Les relations entre la France et les États-Unis se jouent principalement en bilatéral sur les dossiers relatifs à la défense, mais en euro-américain pour ce qui concerne les compétences communautaires telles que le commerce. Le fait que la France préside le Conseil de l’Union européenne (UE) pourrait permettre à Paris de peser davantage au premier semestre 2022, alors même que Washington semble accorder plus d’importance à sa relation avec Berlin.
Défense : quelle sera la portée des avancées post-AUKUS ?
En matière de défense, trois dossiers seront au cœur des relations franco-américaines en 2022. Le Sahel, tout d’abord, où les forces françaises sont aux avant-postes de la lutte contre le djihadisme depuis près de dix ans. La fin annoncée de l’opération Barkhane va conduire à une diminution et une reconfiguration du dispositif français. Paris compte sur ses alliés européens pour fournir des forces spéciales dans le cadre de la Task Force Takuba, et sur les États-Unis pour poursuivre leur soutien dans les domaines du renseignement et de la logistique.
Dans l’Indo-Pacifique, ensuite, l’affaire des sous-marins est trop récente pour que des échanges sur une éventuelle participation de la France au traité AUKUS aient lieu.
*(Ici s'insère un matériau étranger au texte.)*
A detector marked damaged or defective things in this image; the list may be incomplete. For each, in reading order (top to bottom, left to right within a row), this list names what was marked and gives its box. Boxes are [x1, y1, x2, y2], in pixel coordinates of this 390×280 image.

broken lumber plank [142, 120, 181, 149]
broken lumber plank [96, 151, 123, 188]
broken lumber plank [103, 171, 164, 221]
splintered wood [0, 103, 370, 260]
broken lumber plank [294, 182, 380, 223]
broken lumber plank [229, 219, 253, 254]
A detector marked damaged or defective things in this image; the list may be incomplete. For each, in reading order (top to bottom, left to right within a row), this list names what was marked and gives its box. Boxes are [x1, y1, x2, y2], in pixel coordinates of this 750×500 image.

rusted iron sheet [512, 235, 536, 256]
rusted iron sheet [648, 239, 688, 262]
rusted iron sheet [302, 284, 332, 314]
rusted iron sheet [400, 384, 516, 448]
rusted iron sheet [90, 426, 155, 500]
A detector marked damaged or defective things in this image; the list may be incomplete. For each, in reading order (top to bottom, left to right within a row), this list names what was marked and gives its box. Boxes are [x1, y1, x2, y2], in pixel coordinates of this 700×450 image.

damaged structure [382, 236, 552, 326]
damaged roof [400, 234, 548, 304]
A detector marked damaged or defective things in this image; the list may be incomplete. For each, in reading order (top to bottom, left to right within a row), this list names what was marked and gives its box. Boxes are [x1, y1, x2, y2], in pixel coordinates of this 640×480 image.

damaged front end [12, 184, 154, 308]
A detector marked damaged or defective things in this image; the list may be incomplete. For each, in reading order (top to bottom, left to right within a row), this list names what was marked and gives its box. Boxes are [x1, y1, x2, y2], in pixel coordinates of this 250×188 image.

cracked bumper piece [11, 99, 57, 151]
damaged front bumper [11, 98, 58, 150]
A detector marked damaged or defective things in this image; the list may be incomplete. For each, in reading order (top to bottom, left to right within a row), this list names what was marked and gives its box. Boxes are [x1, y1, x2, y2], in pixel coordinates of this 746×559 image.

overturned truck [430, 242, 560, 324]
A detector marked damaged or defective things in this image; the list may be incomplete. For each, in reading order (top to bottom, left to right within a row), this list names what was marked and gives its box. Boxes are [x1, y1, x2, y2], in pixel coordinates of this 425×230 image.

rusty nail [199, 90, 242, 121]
La réconciliation franco-américaine a été amorcée au G20 de Rome fin octobre 2021, et les responsables américains affirment désormais avoir une meilleure compréhension de l’importance de la présence militaire française dans la région.
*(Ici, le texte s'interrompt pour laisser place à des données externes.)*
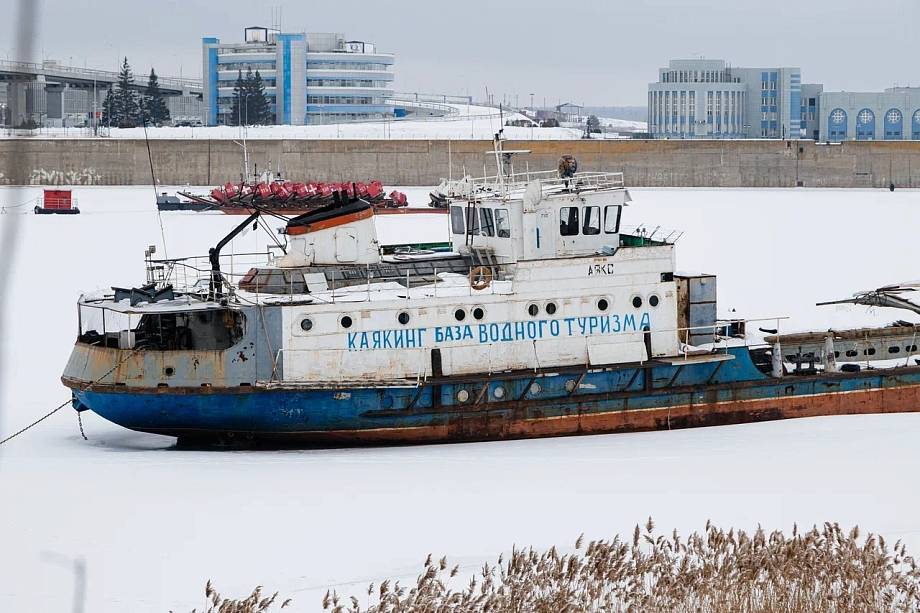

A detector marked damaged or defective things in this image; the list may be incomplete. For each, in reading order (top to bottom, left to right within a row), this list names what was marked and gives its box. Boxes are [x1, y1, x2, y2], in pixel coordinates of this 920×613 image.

rusty cargo ship [61, 143, 920, 444]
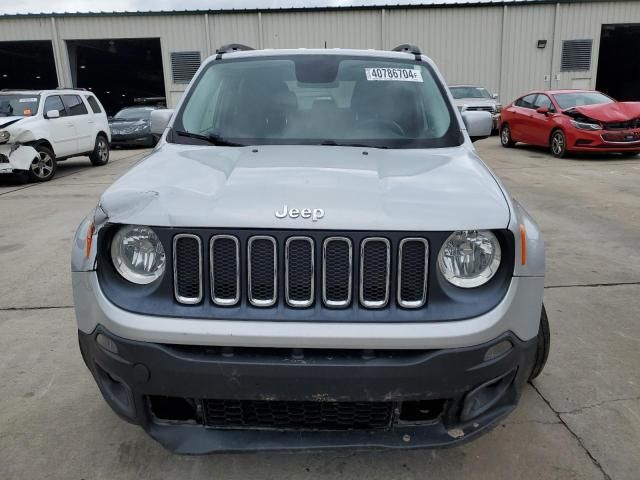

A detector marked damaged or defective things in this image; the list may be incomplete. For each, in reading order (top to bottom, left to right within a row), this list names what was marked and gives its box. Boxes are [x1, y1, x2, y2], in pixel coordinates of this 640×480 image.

damaged vehicle [0, 88, 110, 182]
damaged vehicle [500, 89, 640, 158]
damaged vehicle [71, 44, 552, 454]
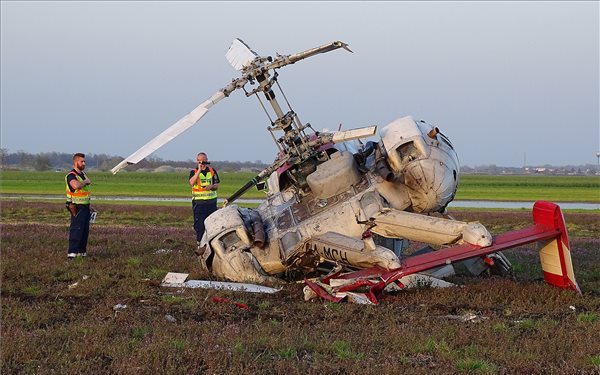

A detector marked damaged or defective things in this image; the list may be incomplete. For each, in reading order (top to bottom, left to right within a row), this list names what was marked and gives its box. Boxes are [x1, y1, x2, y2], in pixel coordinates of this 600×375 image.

damaged rotor blade [226, 38, 258, 71]
crashed helicopter [112, 38, 576, 304]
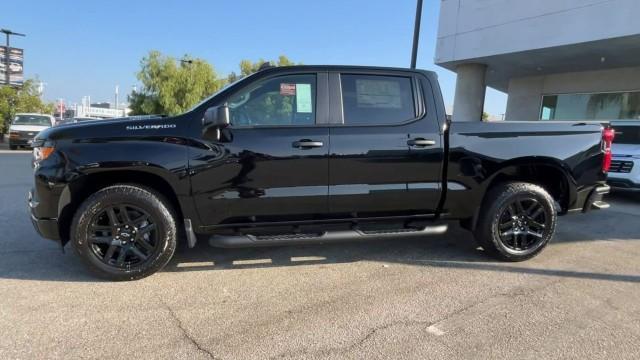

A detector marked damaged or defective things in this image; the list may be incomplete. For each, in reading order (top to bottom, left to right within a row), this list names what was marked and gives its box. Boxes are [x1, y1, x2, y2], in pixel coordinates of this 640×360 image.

crack in asphalt [158, 298, 220, 360]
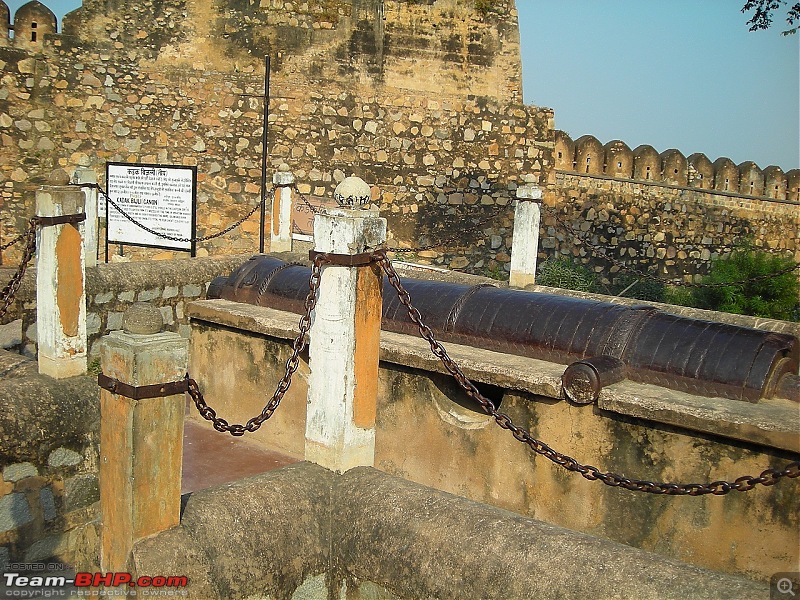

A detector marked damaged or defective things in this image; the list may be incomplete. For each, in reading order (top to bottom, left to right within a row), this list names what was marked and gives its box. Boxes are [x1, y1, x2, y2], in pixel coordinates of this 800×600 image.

Le sujet de l’« autonomie stratégique européenne », enfin, est particulièrement porté par la France. Or, si les États-Unis souhaitent que les Européens s’impliquent plus en matière de défense, ils ont toujours préféré que cela se fasse dans le cadre de l’Alliance atlantique et sur la base d’achats d’armements américains. L’administration Biden a pourtant fait des concessions à la suite de l’affaire AUKUS. Le communiqué commun de Rome affirme ainsi que « les États-Unis reconnaissent l’importance d’une défense européenne plus forte et plus opérationnelle, […] complémentaire à l’Organisation du traité de l’Atlantique nord (OTAN) ».
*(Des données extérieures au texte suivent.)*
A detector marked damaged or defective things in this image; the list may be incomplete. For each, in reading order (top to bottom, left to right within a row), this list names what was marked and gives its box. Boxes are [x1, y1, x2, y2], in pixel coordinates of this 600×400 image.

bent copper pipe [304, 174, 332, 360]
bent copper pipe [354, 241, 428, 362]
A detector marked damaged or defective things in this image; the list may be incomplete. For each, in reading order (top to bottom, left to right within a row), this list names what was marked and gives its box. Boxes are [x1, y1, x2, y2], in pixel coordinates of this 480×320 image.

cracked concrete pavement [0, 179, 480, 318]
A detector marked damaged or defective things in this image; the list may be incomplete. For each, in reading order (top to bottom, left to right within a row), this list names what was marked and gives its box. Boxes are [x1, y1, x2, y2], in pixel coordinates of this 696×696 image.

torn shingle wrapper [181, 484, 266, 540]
Mais Washington n’est pas le seul obstacle. Les pays européens frontaliers de la Russie craignent un affaiblissement de la protection américaine via l’OTAN, au cas où une défense européenne autonome se mettrait en place. Il est improbable que les États-Unis se chargent de rassurer la Pologne ou les pays baltes sur ce point ! Du côté allemand, en revanche, le nouveau chancelier Olaf Scholz pourrait s’avérer plus proche de Paris que ne l’était Angela Merkel. Son accord de coalition parle de « souveraineté stratégique » européenne, un terme dont il faudra préciser la portée.
L’éloignement du spectre de la guerre commerciale
Les différents sujets de guerre commerciale qui minaient les relations transatlantiques semblent actuellement réglés : la dispute Airbus-Boeing l’a été dans le cadre de l’Organisation mondiale du commerce ; la taxe GAFA imposée par la France a été suspendue à la suite de la grande réforme fiscale portée par l’Organisation de coopération et de développement économiques (OCDE) et le G20 ; les tarifs sur l’acier et l’aluminium datant de l’ère Trump ont été levés par un accord conclu le 31 octobre 2021.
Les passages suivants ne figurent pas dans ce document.